Умытый вечер был уже осенним. Подёрнутый холодком, чуть ли не льдистый. Хотя от обгрызенного беспощадностью Времени августа и оставалось всего ничего.
День. Почти уже день…
- Вы в последние дни часто встречались с кем-то в кофейне, - вдруг сказала Полина.
- С чего вы взяли?
- От вас пахло сигаретами и кофе - чуть-чуть. Он просто быстро выветривается, запах кофе… Вы же не курите, я знаю.
- Вот уж не знал, что у вас такой… острый нюх.
- Так это правда?

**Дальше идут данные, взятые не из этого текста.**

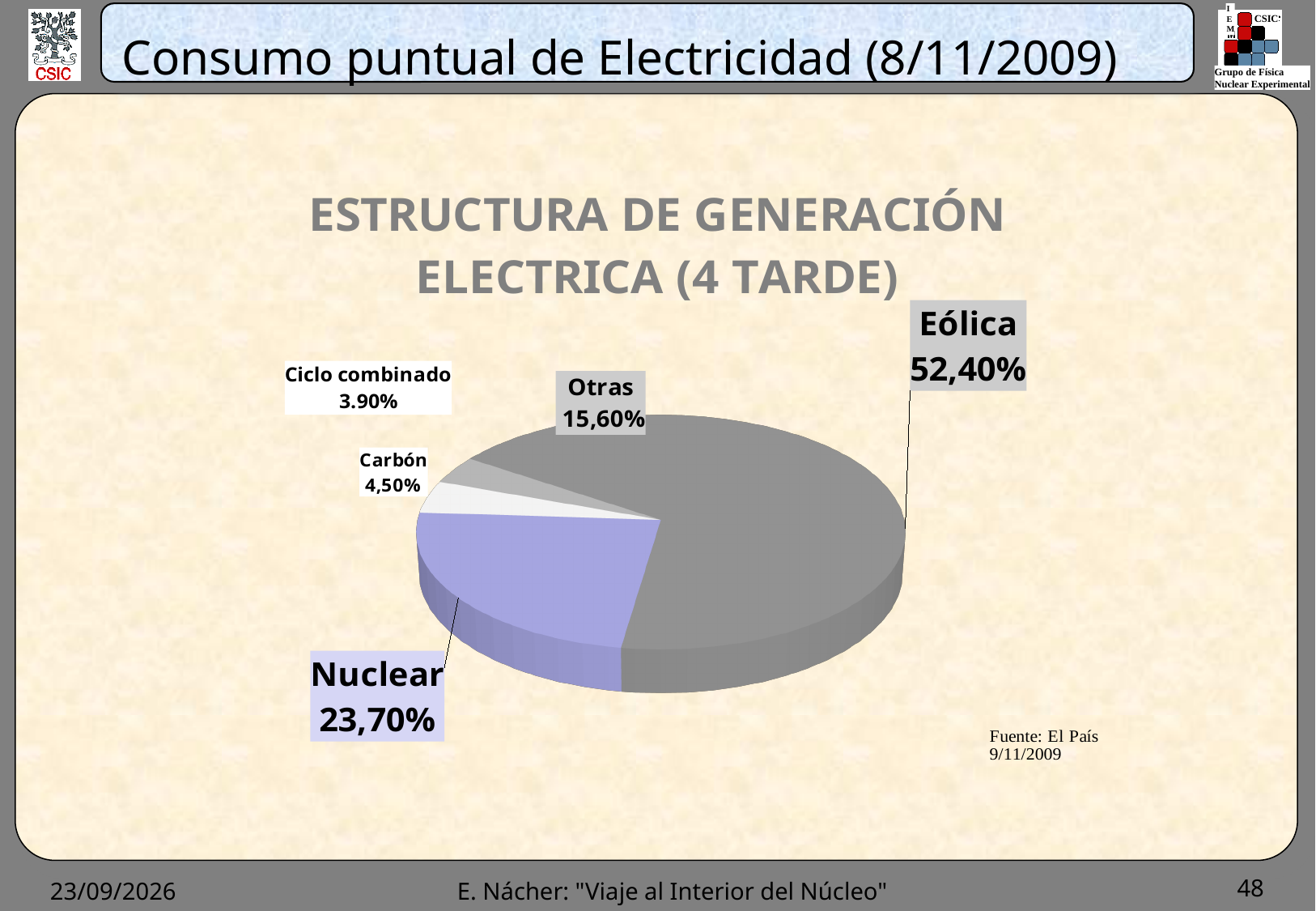
What is the share of Otras in the pie chart? 15,60% What is the title of the pie chart? ESTRUCTURA DE GENERACIÓN ELECTRICA (4 TARDE) What is the difference between the shares of Eólica and Nuclear? 28,70% Which category has the smallest share of the pie? Ciclo combinado What is the share of Nuclear in the pie chart? 23,70% What is the share of Eólica in the pie chart? 52,40% What type of chart is shown on the slide? Pie chart What is the share of Ciclo combinado in the pie chart? 3.90% How many categories are shown in the pie chart? 5 Which category has the largest share of the pie? Eólica What is the share of Carbón in the pie chart? 4,50% Which is larger, the share of Nuclear or the share of Otras? Nuclear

Или нет?
Плакал пёстрым сухим дождём листопад. Тополя трогали небо оголёнными ветвями, клёны стремились поспорить яркостью с огнями фонарей. Расплывались зеркальным серебром чешуйки луж, не успевшие высохнуть после дневного ливня.
Июньское лето дразнит предвкушением тишины. Шелестит нежными ещё листьями, пьянит сиренью, черёмухой, вишней, яблонями. Целует лицо ярким, по-юношески несмелым солнцем.
Июльское - палит золотыми лучами и течёт раскалённым асфальтом. Рассыпает туманное стекло над полями. Звездопадом кидается в небесную воду.
Августовское - рдеет лиственным румянцем. Манит глубинами неба. Уже не жжёт солнцем, а ласкает, распуская по щекам хрусталь. Это мягкое солнце, прощающееся до весны.
Но август - уже и не лето.
Лето не умеет уходить. Оно рыдает дождями в бесцветной мгле. А несмелая зима уже осторожно и вкрадчиво дышит на оконное стекло…
- Правда. С другом школьным встречался.
Она кивнула.
- Могли бы и не оправдываться, - улыбнулась.